Burgenländische Marillen

Spar/Brunnbauer
Die erste Steige mit burgenländischen Marillen © Spar/Brunnbauer
Die erste Steige mit burgenländischen Marillen © Spar/Brunnbauer

In der Gemeinde Siegendorf, westlich des Neusiedler Sees gelegen, stehen 9.000 Marillenbäume.

Diese Marillenbäume hat die Firma Fairfruit im Jahr 2015 exklusiv für Spar gepflanzt. Vier Jahre später ist es so weit: Nach intensiver Pflege der beteiligten Landwirte - und ohne Einsatz von Glyphosat - sind die Obstbäume so gewachsen, dass man heuer 150 Tonnen Marillen ernten kann. Dies ist ein Ergebnis der Regionalitätsoffensive von Spar.

„Wo immer es möglich ist, ziehen wir heimische Lieferanten und deren Spezialitäten vor oder sind bestrebt, ins Ausland abgewanderte Produktionen wieder nach Österreich zurückzuholen. Dass dieses großangelegte Steinobstprojekt eine so hervorragende Ernte bringt, ist für Spar und die österreichische Landwirtschaft äußerst erfreulich. Unser jahrzehntelanges Engagement für regionale Produkte trägt nun auch in Siegendorf Früchte“, sagt Spar-Vorstandsvorsitzender Dr. Gerhard Drexel.
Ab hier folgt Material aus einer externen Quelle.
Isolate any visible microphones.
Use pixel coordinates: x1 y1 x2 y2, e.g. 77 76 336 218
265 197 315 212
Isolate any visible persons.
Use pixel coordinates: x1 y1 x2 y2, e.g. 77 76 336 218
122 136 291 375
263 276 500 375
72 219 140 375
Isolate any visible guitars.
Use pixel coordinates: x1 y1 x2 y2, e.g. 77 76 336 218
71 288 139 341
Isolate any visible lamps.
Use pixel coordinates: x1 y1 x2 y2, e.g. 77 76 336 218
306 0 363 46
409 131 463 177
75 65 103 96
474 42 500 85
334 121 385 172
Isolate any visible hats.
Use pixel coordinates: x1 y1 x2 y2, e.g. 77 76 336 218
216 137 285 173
Die Kriterien dieser Initiative, die von Spar gemeinsam mit Fairfrut getragen wird, sind lokale Erzeugung, Sicherung regionaler Arbeitsplätze und Verbleib der Wertschöpfung in Österreich. Eine Alternative wäre gewesen, die Marillen aus Spanien, Italien oder Südosteuropa zu importieren. Das wäre mit hohen Transportkosten verbunden gewesen. Somit war dies keine Option. Das bestätigt auch Pascal Felley, Geschäftsführer von Fairfruit Österreich.